I don't believe in a deity obviously, but in many respects religion is simply personifying or... Godifying fate, or luck, or chance.

In fact, in many instances just replace the word 'God' with 'fate', and you'll have a sentence that an atheist suddenly believes.

But as fate would have it, in my non-religious eyes, no goal is ever as straight forward as you envision it, and nothing that's worth doing is ever easy, so despite being a term of endless frustration, particularly with how little I was able to progress with app development, I'm still as determined as ever to do this. With this manager, it's just going to take a little longer than I envisioned.

I actually found some inspiration on Reddit from a guy who posted his story about learning app development.

First he posted a thread one month into learning app development. Then a couple of weeks later, he posted another about how he got his first job offer.

If you read his posts, this guy sounds incredibly driven, and worked, as he said, four to eight hours per day.

I had the time to work about two hours per week this term with my schedule, so... with my current manager, having dreams isn't very realistic. He seems to believe that your only function should be to work for this school, and you need not have any other purpose. But I still took inspiration from reading about how someone went from no knowledge of app development, to their first job offer in 45 days.

And if you're wondering why it's been so long, over a month, since I wrote the last blog well... partly it's because I've had no time. But more importantly, I try not to write when I'm angry, because I just end-up saying things that I don't agree with once I've calmed-down again. And I've spent most of this term being angry.

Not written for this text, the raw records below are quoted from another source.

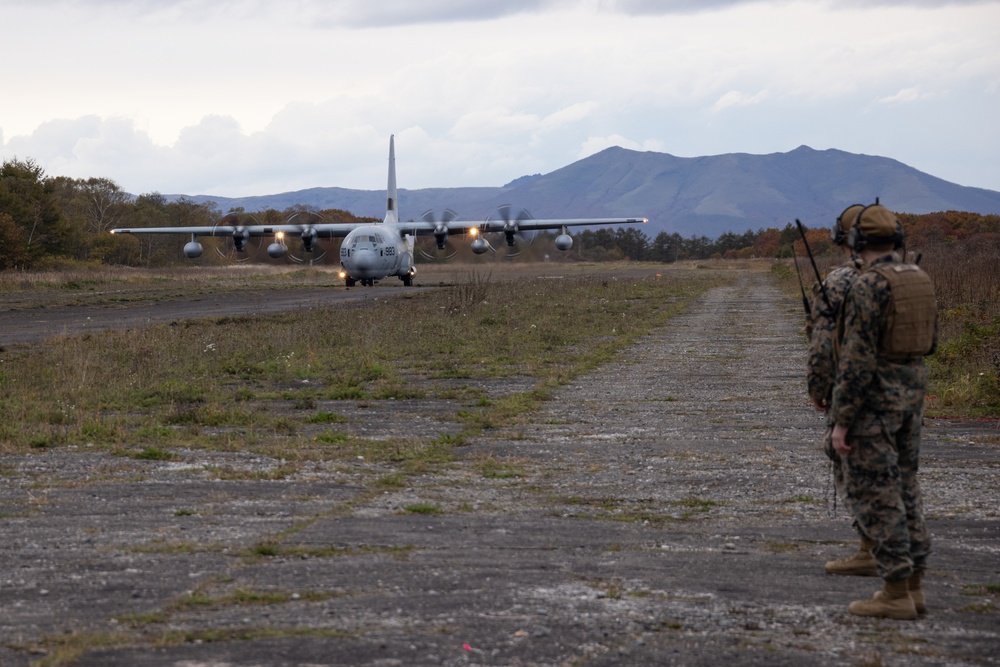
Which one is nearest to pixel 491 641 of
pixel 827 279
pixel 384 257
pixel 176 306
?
pixel 827 279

And what I've written here, is as level-headed and as fair an assessment of what's going on as I can give.

Had I just copied the notes that I wrote into my phone as the term progressed, then I wouldn't have been so kind. But to put it very simply, this just isn't an enjoyable or nice job under this new manager. And were it not for the weeks-off between terms, nothing would separate it from any other shitty TEFL job out there.

And I would like to say that I have hope that he's seen these resignations, and that he's felt the mood all term, and that he'll actually do something to change his ways, but I don't really think that he's that kind of guy. He's much more of a 'this is my way. Deal with it or leave' kind of guy so...

I'm already not looking forward to next term, and this term hasn't even finished yet. Now all I'm praying for is luck. Because for me to get a good schedule or not, isn't depending on the will of my manager; I know that he has no desire to give me or anyone else a schedule that we actually like and are happy with. So maybe I'll instead luck-into one where I just happen to get levels I've taught before.

That's pretty much my only hope for having a good term next term.

More realistically, it's just going to be more of the same. No time to actually have a life, and my only function as a human being, being to dedicate all of my time to this job. Unnecessarily. No time to focus on my health or follow my dreams. All for what?

That's the part that I can't answer either, and four resignations this term indicate that I'm not the only one.